Text >>
# Working with text data

Here we will look into:
- Preparing text for LLM model training.
- Splitting text into word and subword tokens.
- Byte pair encoding.
- Sampling training examples using a sliding window approach.
- Converting tokens into vectors.

For the purposes of learning we will work with the text of short story by Edith Wharton called "The Verdict."

# Load data

In [1]:
import urllib.request

url = ("https://raw.githubusercontent.com/rasbt/"
       "LLMs-from-scratch/main/ch02/01_main-chapter-code/"
       "the-verdict.txt")
urllib.request.urlretrieve(url, './data/the-verdict.txt')

('./data/the-verdict.txt', <http.client.HTTPMessage at 0x10654ed30>)

In [10]:
# Read the file.

with open('./data/the-verdict.txt', 'r', encoding='utf-8') as f_in:
    raw_text = f_in.read()

print(f'Num characters: {len(raw_text):,}')
print(f'Num words: {len(raw_text.split(" ")):,}')

Num characters: 20,479
Num words: 3,552


# Tokenizing text

We cannot just feed raw words as input to the Transformer model. We need to first tokenize the text. Tokens are converted to embeddings which can be passed as input to the Transformer model.

Problems to solve >>
A: Answer these questions from the tutorial on working with text data:
(i) Which short story is used for learning purposes, and who wrote it?
(ii) How many characters does the printed output report for the file?
(iii) What are tokens converted into before they are passed as input to the Transformer model?
B: Carry on the tutorial on working with text data, starting after its final sentence.

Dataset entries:
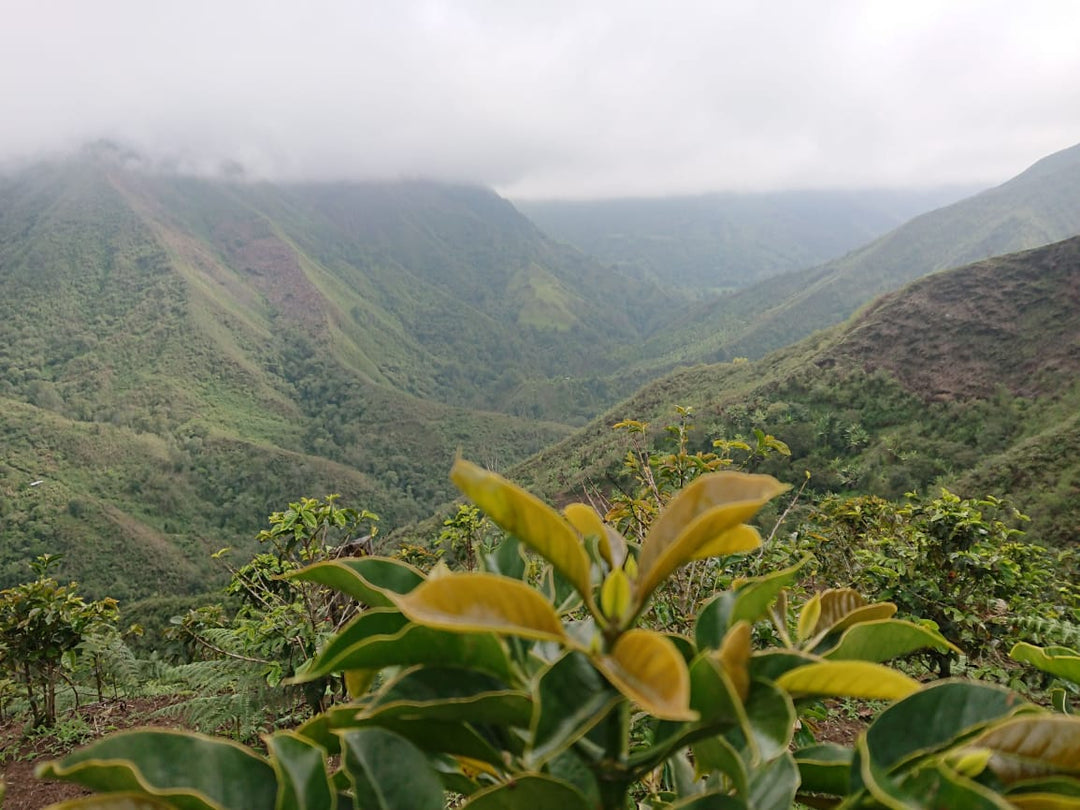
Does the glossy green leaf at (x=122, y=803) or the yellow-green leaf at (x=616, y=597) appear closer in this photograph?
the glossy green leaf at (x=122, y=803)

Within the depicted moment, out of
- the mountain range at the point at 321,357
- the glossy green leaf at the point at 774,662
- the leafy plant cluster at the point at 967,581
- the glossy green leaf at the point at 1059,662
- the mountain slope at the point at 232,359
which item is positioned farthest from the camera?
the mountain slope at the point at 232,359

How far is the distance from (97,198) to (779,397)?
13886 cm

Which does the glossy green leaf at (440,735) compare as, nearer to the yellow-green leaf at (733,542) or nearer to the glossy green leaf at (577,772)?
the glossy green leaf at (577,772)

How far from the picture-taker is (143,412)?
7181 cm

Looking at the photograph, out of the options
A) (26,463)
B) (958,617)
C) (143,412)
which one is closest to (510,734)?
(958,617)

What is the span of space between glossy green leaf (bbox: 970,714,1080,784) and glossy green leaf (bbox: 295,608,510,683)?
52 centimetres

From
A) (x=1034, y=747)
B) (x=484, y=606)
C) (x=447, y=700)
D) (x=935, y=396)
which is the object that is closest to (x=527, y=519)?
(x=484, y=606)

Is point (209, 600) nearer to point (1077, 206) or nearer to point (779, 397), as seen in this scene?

Answer section >>
A:
(i) "The Verdict," by Edith Wharton.
(ii) 20,479.
(iii) Embeddings.

B:
More specifically: `input text --> tokenized text --> token IDs --> token embeddings`

Some key notes:
- Its better to not modify the capitalization of text because it helps the LLM understand the differences between different kinds of nouns, understand sentence structure, and generate text with proper capitalization.
- Simply splitting the text by word is not enough. We also want to separate out punctuation.
- Whether not to remove whitespace characters is important decision to make. You probably don't want to do it in cases where the structure of the input matters. For example, python code.

In [13]:
import re

class SimpleTokenizer:
    def __init__(self, vocab: dict = None):
        self.str_to_int = None
        self.int_to_str = None
        
        if vocab:
            self.str_to_int = vocab
            self.int_to_str = {i:s for s,i in vocab.items()}
        
    def build_vocab(self, text: str) -> None:
        exp = r'([,.:;?_!"()\']|--|\s)'
        res = re.split(exp, text)
        res = [x for x in res if x.strip()]
        tokens = sorted(set(res))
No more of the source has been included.